→ Records for this exercise
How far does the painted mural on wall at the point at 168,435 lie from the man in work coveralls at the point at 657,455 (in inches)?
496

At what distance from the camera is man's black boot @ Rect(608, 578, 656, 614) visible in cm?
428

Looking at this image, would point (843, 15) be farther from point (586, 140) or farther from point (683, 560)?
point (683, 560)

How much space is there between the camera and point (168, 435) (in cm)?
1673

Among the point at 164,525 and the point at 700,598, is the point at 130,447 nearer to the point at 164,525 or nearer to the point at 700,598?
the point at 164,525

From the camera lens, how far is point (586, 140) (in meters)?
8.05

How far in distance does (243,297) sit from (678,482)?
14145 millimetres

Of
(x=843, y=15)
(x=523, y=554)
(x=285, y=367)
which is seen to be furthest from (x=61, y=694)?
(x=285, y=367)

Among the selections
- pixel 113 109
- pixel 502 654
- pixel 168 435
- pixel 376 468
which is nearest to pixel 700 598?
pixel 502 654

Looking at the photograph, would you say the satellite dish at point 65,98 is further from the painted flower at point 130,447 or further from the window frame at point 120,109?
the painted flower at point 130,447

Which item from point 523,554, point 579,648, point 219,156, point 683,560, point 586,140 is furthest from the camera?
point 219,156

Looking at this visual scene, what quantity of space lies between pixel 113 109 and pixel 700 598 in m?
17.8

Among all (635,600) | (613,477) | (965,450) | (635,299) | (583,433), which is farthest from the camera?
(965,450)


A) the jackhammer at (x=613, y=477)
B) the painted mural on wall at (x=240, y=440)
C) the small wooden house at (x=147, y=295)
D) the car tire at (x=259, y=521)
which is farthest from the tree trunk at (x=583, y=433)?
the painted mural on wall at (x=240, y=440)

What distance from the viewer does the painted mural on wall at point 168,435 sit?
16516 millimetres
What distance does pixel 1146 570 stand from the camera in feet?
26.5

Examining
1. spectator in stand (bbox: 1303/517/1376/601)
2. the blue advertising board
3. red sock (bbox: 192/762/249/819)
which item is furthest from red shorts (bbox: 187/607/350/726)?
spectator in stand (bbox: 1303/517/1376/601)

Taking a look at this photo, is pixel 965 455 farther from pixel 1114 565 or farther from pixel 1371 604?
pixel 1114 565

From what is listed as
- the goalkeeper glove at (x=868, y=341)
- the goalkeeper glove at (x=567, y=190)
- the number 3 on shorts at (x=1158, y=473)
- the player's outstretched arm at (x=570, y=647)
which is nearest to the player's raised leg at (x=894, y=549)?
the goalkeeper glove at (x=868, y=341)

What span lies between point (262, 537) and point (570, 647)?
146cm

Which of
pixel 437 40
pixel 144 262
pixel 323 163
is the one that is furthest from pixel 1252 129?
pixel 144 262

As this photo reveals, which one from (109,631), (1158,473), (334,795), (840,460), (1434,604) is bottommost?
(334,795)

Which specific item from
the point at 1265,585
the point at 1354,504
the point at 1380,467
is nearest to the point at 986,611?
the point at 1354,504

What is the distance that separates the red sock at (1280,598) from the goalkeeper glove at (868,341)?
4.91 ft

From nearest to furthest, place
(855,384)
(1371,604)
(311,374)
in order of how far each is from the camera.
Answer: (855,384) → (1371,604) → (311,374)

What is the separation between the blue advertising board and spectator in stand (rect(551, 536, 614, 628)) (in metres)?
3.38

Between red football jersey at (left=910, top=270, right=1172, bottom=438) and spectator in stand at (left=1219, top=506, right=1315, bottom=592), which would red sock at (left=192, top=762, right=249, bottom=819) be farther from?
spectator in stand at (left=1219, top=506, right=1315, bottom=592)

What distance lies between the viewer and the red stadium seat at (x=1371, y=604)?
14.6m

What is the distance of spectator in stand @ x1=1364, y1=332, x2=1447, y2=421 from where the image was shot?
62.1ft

→ Exercise objective
Copy exactly the line containing "What span lies" and every line after it, ending with the last line of the records above.

→ Task solution
What span lies between point (262, 537) and point (570, 647)?
146cm

Which of
pixel 437 40
pixel 144 262
pixel 323 163
is the one that is furthest from pixel 1252 129?
pixel 144 262

As this photo reveals, which one from (109,631), (1158,473), (334,795), (840,460), (1434,604) is bottommost?
(334,795)

Which specific item from
the point at 1265,585
the point at 1354,504
the point at 1380,467
is nearest to the point at 986,611?
the point at 1354,504

What is the distance that separates the red sock at (1280,598) from the goalkeeper glove at (868,341)?
4.91 ft

From nearest to furthest, place
(855,384)
(1371,604)
(311,374)
in order of how far each is from the camera.
Answer: (855,384) → (1371,604) → (311,374)

What is the separation between the blue advertising board and spectator in stand (rect(551, 536, 614, 628)) (in metres)?
3.38

Between red football jersey at (left=910, top=270, right=1172, bottom=438) and spectator in stand at (left=1219, top=506, right=1315, bottom=592), which would red sock at (left=192, top=762, right=249, bottom=819) be farther from?
spectator in stand at (left=1219, top=506, right=1315, bottom=592)

What distance lies between the viewer and the red stadium seat at (x=1371, y=604)?
14.6m

What is the distance of spectator in stand @ x1=1364, y1=332, x2=1447, y2=421 from where the image was shot?
62.1ft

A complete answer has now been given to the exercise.